地味な映画だ。しかし、内省的で穏やかなその主張は『華氏911』より厳しく、アメリカの社会と政治腐敗に一石を投じるものだと感じた。『華氏…』と違って、その一石は派手なマスコミにではなく、観る人ひとりひとりの心の底に投じられたのだが。

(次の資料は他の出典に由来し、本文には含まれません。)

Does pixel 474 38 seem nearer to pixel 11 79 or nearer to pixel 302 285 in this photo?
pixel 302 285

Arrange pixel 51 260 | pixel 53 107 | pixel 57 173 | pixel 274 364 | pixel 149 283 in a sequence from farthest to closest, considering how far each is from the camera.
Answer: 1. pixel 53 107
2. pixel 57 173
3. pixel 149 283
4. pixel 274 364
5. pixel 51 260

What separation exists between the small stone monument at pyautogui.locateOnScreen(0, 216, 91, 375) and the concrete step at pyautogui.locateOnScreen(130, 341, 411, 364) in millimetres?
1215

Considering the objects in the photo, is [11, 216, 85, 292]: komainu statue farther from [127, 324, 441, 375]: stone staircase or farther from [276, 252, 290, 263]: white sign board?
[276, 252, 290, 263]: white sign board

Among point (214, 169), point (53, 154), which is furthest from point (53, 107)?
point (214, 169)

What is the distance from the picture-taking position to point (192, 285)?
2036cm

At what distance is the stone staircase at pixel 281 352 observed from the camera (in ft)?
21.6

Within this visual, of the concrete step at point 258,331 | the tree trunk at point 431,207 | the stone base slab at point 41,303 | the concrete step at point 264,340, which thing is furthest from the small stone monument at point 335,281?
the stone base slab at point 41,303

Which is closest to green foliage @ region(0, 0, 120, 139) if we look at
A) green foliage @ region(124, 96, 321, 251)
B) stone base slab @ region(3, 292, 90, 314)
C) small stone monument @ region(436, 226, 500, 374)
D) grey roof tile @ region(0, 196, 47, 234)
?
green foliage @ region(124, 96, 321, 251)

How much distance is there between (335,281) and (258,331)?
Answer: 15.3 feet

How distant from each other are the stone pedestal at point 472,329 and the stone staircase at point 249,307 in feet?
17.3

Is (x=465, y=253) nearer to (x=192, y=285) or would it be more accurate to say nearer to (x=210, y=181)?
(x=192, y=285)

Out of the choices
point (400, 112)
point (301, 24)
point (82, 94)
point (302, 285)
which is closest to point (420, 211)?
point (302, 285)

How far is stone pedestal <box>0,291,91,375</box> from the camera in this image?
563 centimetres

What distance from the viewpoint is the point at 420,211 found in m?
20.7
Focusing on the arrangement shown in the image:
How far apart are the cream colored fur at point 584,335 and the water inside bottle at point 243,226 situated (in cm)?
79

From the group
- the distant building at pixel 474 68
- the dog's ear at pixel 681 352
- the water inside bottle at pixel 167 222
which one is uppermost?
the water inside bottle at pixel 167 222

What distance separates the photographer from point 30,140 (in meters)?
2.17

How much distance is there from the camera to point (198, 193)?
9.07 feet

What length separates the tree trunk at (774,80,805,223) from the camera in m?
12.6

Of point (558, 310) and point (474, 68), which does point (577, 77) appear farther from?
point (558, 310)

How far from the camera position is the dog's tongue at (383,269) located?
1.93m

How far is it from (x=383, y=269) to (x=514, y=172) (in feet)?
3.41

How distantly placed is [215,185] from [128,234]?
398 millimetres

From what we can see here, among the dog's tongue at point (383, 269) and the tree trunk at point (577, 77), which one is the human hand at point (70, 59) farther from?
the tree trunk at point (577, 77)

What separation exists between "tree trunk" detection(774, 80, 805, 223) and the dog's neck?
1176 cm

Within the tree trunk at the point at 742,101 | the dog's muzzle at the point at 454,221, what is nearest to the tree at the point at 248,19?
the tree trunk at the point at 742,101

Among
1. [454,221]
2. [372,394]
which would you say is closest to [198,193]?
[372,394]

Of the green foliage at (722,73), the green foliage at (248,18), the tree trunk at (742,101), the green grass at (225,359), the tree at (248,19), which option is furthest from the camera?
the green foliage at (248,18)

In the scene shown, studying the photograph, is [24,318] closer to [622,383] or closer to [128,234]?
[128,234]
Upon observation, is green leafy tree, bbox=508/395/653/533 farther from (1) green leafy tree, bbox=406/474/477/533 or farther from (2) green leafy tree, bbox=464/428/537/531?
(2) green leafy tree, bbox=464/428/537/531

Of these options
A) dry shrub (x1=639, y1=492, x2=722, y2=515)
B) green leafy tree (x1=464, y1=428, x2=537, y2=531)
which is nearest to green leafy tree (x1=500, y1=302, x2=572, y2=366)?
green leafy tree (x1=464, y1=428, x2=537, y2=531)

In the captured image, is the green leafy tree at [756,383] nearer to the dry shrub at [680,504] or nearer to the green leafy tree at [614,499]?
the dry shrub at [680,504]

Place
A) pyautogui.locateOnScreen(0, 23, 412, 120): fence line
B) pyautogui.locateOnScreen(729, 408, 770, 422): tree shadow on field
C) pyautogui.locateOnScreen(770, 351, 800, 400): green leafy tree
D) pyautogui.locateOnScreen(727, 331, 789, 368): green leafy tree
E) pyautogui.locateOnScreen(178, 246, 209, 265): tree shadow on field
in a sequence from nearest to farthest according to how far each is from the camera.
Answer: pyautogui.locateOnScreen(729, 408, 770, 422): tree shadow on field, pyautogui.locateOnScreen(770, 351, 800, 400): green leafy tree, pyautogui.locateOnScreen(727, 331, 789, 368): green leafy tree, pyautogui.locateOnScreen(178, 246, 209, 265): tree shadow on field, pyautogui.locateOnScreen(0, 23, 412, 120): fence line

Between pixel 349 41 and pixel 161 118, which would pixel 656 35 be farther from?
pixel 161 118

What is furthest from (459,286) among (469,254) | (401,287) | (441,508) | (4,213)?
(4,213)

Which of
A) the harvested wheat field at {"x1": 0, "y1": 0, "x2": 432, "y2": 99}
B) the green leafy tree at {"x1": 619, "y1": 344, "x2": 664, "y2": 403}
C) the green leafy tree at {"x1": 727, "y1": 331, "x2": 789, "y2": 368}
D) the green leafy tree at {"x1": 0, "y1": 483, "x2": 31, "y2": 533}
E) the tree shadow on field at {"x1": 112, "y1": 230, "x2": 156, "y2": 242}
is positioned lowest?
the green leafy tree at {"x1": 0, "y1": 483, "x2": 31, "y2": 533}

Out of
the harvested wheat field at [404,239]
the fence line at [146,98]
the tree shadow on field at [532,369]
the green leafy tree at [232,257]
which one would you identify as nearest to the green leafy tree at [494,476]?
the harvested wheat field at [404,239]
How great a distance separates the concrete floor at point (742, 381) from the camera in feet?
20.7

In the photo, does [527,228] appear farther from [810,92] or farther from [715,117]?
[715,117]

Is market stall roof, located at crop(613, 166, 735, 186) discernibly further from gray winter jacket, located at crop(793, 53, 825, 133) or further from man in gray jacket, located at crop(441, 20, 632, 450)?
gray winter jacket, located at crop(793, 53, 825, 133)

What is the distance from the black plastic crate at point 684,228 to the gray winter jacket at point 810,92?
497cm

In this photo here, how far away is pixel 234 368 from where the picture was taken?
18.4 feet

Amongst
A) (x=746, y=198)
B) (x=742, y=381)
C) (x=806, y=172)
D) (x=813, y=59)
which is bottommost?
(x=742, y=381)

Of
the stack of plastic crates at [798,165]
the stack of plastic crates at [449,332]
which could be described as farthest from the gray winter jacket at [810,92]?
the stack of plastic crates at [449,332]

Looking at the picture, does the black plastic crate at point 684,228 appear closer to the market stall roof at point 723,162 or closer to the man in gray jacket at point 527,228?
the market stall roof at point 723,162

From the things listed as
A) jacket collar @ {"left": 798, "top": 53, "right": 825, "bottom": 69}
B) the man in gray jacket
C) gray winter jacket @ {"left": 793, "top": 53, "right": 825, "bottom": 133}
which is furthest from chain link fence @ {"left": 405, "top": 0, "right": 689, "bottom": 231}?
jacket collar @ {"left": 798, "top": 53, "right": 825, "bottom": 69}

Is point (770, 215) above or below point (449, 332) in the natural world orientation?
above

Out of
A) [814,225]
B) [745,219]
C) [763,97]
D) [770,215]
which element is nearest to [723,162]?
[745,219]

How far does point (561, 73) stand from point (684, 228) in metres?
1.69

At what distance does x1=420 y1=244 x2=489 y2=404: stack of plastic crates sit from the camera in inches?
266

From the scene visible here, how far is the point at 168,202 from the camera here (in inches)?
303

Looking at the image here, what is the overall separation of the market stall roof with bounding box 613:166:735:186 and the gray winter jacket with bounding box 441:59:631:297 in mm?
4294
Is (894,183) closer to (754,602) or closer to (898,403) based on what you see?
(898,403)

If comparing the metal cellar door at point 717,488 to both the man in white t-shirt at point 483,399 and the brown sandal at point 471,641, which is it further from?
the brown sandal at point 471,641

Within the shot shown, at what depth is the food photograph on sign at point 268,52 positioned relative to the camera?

ハンダート先生(ケビン・クライン)は古代地中海史を通して、人間の正しい生き方を考えさせようとする背筋をピンと伸ばした厳格な教師。エリート男子校で学ぶ生徒達もそれぞれに可愛い。そこに来た異分子、下院議員の息子ベル。

厳格な教師が人間らしさをもってした小さな「間違い」。それはやはり間違いだったのか…。熱血教師モノのような安易な解決をせず、それぞれの人間がすべてを抱えて生きていかなくてはならないことを描いている点が共感できる。

先日、教師モノのエリート女子校版『モナリザ・スマイル』を観たので、今回はエリート男子校版『卒業の朝』を観てみたのだが、対比できないほど重みの異なる映画だった。モナリザのほうはあのヒラリー・クリントンの体験を書いた本から発想を得ているというのだから、むしろ逆の立場と言えるほどかけ離れたものだったのかもしれない。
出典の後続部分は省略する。